When you write out the listing below, keep each word exactly as it stands and drop the pictures.

━━━━━━━━━━━━━━━━

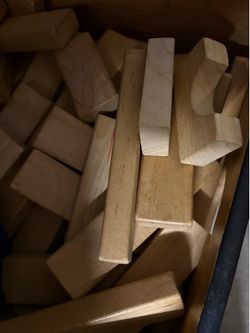 Classroom Extra Large Wooden Block Set
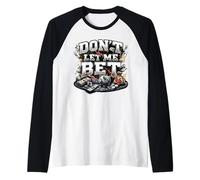 No me Dejes apostar adicción al Juego Apuestas Deportivas Parlay Win Camiseta Manga Raglan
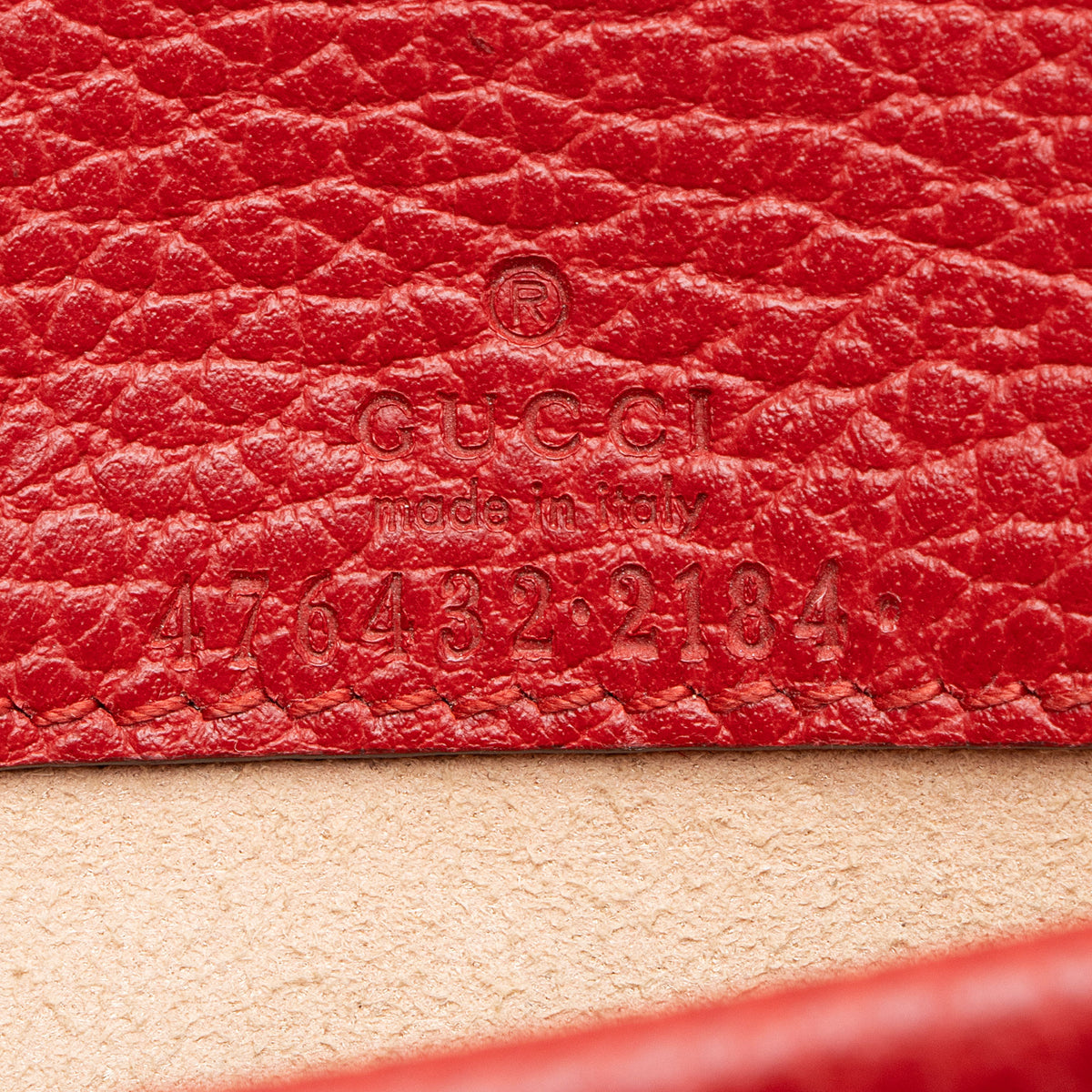 Gucci Leather Crystal Dionysus Mini Shoulder Bag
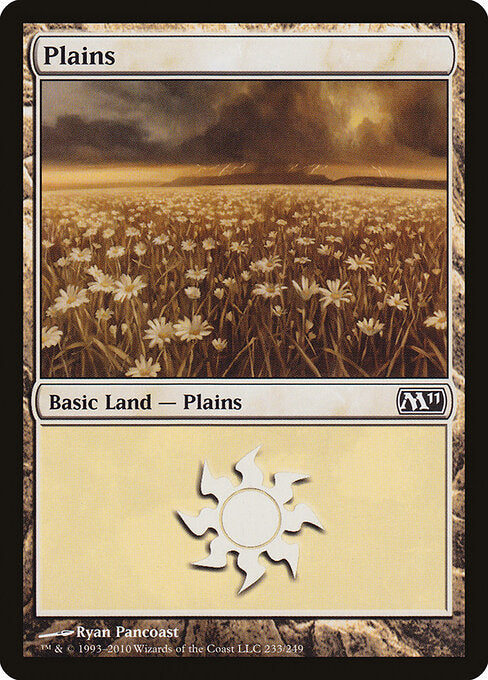 Plains #233 [M11] [ENG] NM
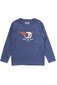 Munster Speed L/S Tee - Dk Denim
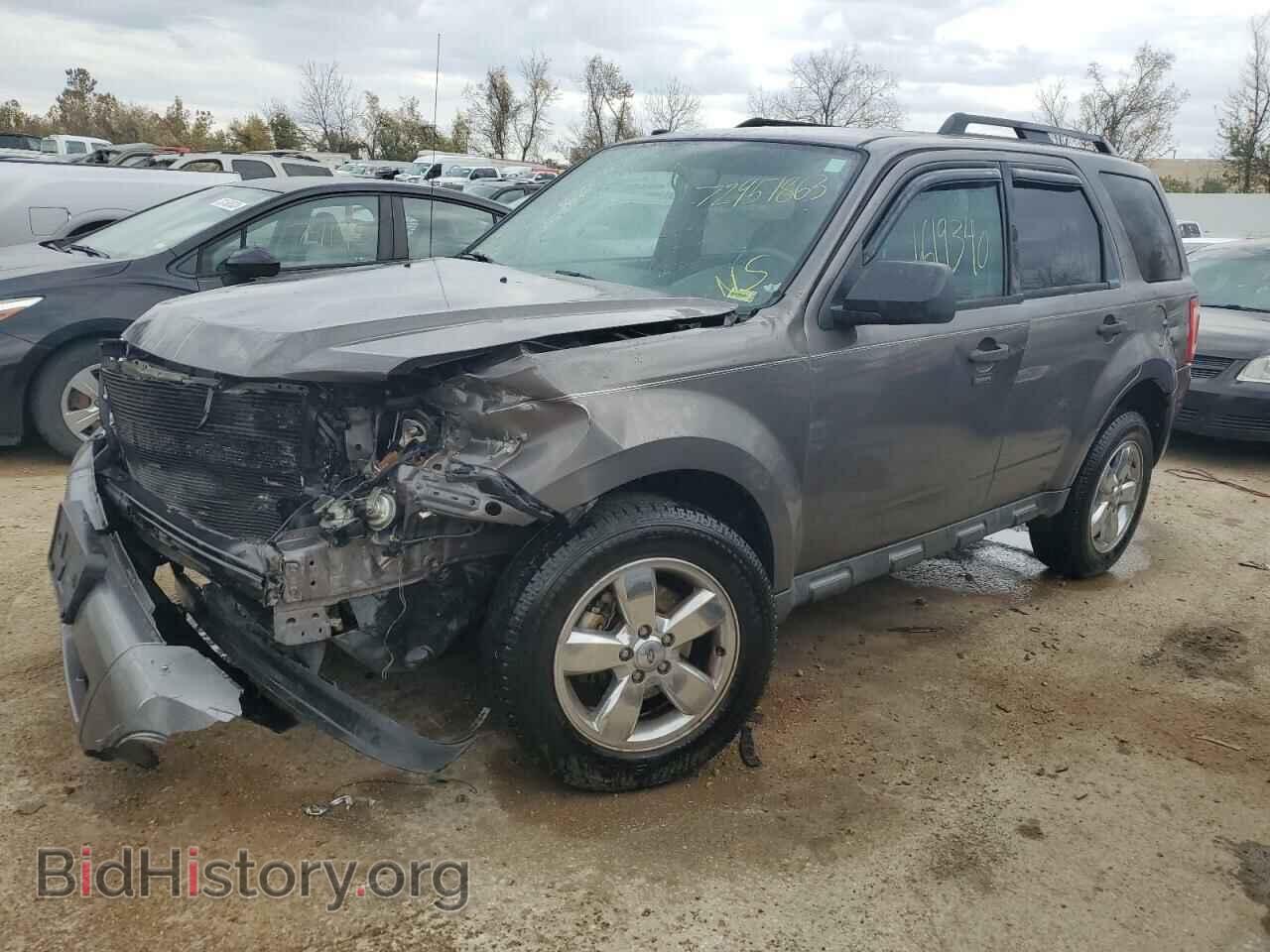 Фотография 1FMCU0D74CKB78362 - FORD ESCAPE 2012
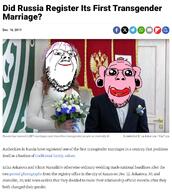 earring earrings glasses marriage pink_hair pink_skin pooner smile stubble tranny troon variant:bernd // 1200x1341 // 708.4KB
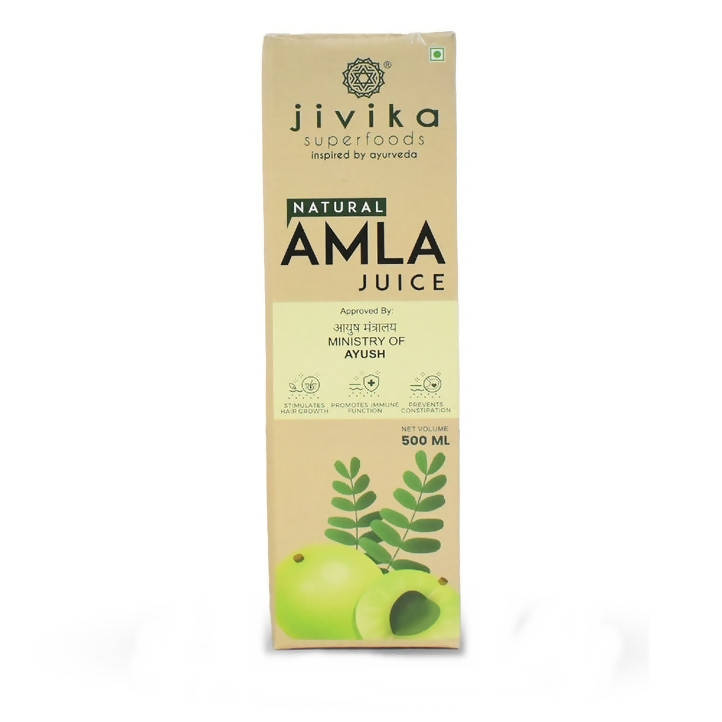 Jivika Naturals Amla Juice - Distacart
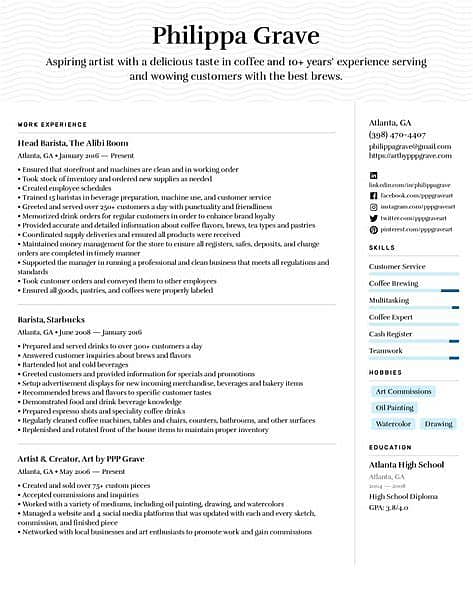  Professional CV & Resume Writing | Job-Winning Designs  5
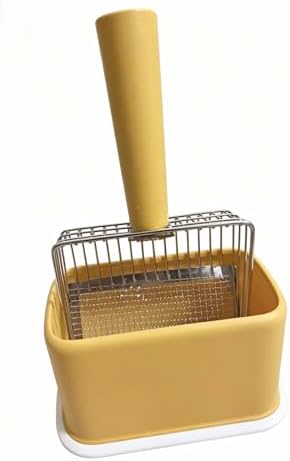 Stainless Steel Cat Litter Scoop by Unknown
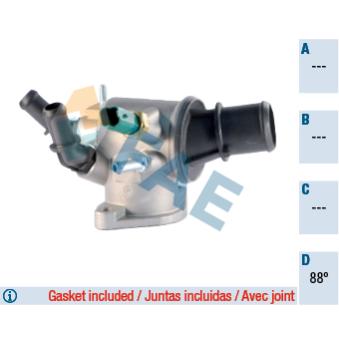 Thermostat d'eau FAE OEM 55203388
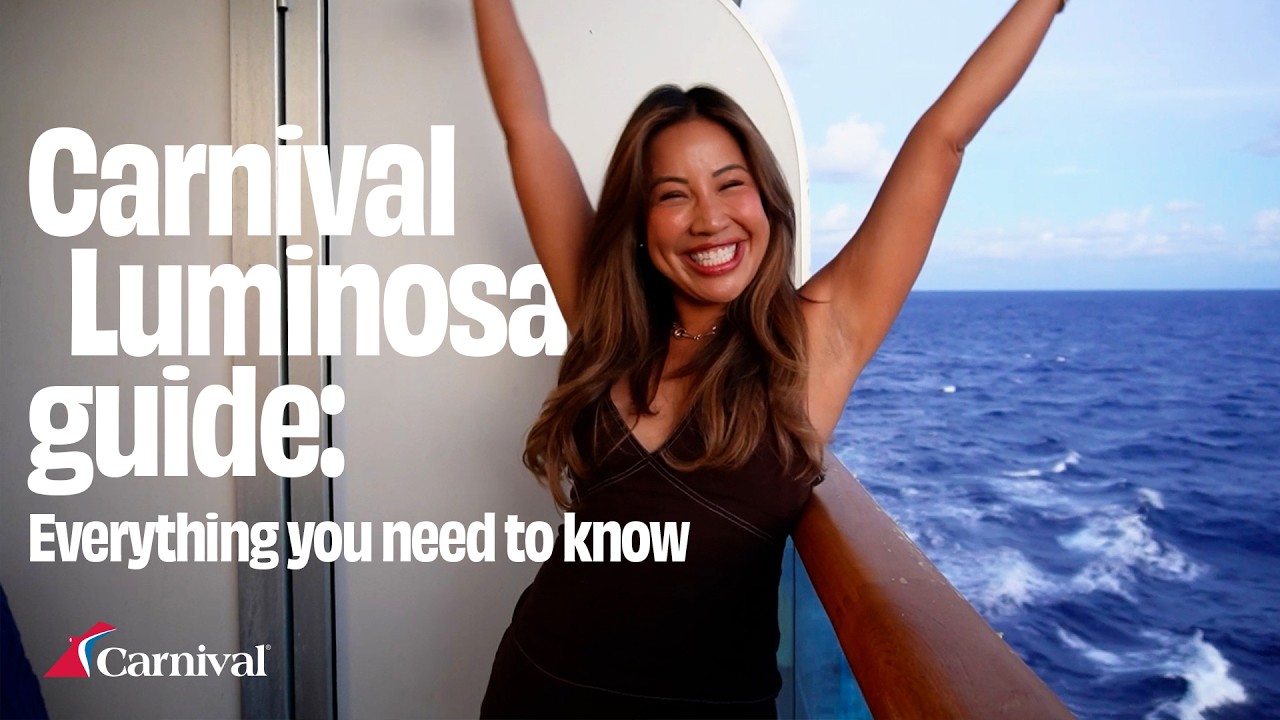 Carnival Luminosa Vlog: Cruise from Brisbane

━━━━━━━━━━━━━━━━

→ **YOUR RESPONSE**
 Classroom Extra Large Wooden Block Set
 No me Dejes apostar adicción al Juego Apuestas Deportivas Parlay Win Camiseta Manga Raglan
 Gucci Leather Crystal Dionysus Mini Shoulder Bag
 Plains #233 [M11] [ENG] NM
 Munster Speed L/S Tee - Dk Denim
 Фотография 1FMCU0D74CKB78362 - FORD ESCAPE 2012
 earring earrings glasses marriage pink_hair pink_skin pooner smile stubble tranny troon variant:bernd // 1200x1341 // 708.4KB
 Jivika Naturals Amla Juice - Distacart
  Professional CV & Resume Writing | Job-Winning Designs  5
 Stainless Steel Cat Litter Scoop by Unknown
 Thermostat d'eau FAE OEM 55203388
 Carnival Luminosa Vlog: Cruise from Brisbane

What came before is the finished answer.